**PROBLEMS TO SOLVE:**
1 – Answer these questions about the interview page on families' impact on clinical caregivers:
(a) What does the name FORWARD stand for?
(b) How many Fontan procedures has CHOP performed?
(c) At what event does Beth Daddario say the interview is taking place?
2 – Carry on the interview page about families' impact on clinical caregivers from its last line.

From Caring to Inspiring: Families’ Personal Impact on Clinical Caregivers

A CHOP parent and pediatric nurse practitioner have a heart-to-heart conversation about how patients impact the lives of the clinical team that cares for them.

Thank you to Kathryn Dodds, RN, MSN, CRNP, clinical program manager of the Fontan FORWARD Program at Children’s Hospital of Philadelphia, and Beth Daddario, a Family Advisory Council Member for the CHOP Cardiac Center, for taking part in this interview.

The Fontan Rehabilitation, Wellness, Activity and Resilience Development (FORWARD) Program at Children's Hospital of Philadelphia (CHOP) provides specialized care, evaluations and ongoing monitoring for patients with single ventricle heart defects and Fontan circulation to build resilience and improve the quality and duration of their lives.

For nearly four decades, CHOP has been a pioneer in treating children with single ventricle heart disease – performing more than 1,700 Fontan procedures to reconstruct the hearts of children born with only a single pumping heart chamber.

Transcript

From Caring to Inspiring, Families' Personal Impact on Clinical Care Givers

Beth Daddario: Hi, I'm Beth D'Addario. I am part of the Cardiac Family Advisory Council at Children's Hospital of Philadelphia. Very excited to be here at Cardiology 2022 and extremely happy to be able to interview Katie Dodds.

**DATA FOR ANALYSIS:**
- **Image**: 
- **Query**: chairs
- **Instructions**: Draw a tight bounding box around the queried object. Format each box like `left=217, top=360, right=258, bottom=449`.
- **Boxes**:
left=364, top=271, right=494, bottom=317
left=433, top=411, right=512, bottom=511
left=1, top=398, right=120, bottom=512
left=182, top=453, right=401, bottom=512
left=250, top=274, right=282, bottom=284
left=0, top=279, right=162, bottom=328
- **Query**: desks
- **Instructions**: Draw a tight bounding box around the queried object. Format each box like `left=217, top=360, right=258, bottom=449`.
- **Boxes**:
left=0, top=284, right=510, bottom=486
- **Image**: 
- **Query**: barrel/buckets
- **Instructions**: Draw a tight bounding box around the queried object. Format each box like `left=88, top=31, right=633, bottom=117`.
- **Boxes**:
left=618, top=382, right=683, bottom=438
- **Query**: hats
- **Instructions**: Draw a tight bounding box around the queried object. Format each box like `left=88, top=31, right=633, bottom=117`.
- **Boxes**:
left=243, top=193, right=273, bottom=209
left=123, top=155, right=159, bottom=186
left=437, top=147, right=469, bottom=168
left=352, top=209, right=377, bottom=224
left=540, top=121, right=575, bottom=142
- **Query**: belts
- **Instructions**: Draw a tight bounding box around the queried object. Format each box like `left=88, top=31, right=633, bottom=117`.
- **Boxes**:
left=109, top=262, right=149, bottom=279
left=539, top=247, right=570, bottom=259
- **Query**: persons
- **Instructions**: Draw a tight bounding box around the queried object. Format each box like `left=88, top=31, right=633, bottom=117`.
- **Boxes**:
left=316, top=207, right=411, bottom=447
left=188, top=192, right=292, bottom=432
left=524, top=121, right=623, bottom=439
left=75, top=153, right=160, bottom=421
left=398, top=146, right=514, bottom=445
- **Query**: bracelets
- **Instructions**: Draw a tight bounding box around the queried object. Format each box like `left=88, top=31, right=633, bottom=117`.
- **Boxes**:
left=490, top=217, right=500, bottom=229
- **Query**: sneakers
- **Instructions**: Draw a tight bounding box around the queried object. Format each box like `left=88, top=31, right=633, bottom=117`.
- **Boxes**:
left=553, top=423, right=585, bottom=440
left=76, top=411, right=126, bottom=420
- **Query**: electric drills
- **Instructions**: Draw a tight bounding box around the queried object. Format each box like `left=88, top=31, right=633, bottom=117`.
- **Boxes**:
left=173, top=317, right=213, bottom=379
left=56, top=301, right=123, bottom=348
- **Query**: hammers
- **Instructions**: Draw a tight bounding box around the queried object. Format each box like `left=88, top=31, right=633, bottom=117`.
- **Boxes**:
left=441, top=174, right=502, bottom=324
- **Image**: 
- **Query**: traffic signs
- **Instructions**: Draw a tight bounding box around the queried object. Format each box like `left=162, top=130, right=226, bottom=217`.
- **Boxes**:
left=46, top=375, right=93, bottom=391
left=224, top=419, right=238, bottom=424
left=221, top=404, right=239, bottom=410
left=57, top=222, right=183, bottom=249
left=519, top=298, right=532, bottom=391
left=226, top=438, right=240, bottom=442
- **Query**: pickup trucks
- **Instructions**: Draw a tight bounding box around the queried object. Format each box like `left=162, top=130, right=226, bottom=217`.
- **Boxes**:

**ANSWERS TO THIS EXERCISE:**
1 –
(a) Fontan Rehabilitation, Wellness, Activity and Resilience Development
(b) More than 1,700
(c) Cardiology 2022

2 –
Kathryn Dodds, RN, MSN, CRNP: I'm Katie Dodds. I am the clinical program manager and nurse practitioner for the Fontan FORWARD program at the Children's Hospital of Philadelphia, and I'm part of the faculty at the University of Pennsylvania School of Nursing.

I teach and lecture and mentor in the acute care nurse practitioner program at Penn.

Beth Daddario: Very good. Thank you. I want to say that I thoroughly enjoyed your presentation this morning and I just love to hear you talk about the Fontan because your passion for this population just flies right out of you and it brings me such pride, which brings me to my first question.

Because you educate so many nurses and because they sort of come to the field with their own knowledge base and their own skill set. What becomes the greatest challenge to educate them about the complex congenital heart population?

Kathryn Dodds, RN, MSN, CRNP: The key is to have nurses at the bedside. We need those nurses to take the best possible care of these babies and these children with congenital heart disease and it's complicated and it's complex and it's extremely risky business and there's a very, very steep learning curve.

I worry that by the time they've plateaued and hit a peak, there is a cost emotionally. And so there can be a great deal of turnover in our cardiac intensive care unit and our cardiac care unit. So I think the biggest challenge right now is how to engage nurses early on. That this field of cardiac nursing, can be their passion and then how to keep them passionate about it, at the same time support them emotionally.

Beth Daddario: Very good point. Very good point. Thinking about all the advances that have happened, this is the 25th anniversary and it's been very exciting to hear all that's happened and where we're headed in the future with this field. But it also brings to mind the parents and all the changes that have happened.

What do you find are the challenges in trying to educate the parents? What it means to be the parent of a single ventricle child and what their journey may look like?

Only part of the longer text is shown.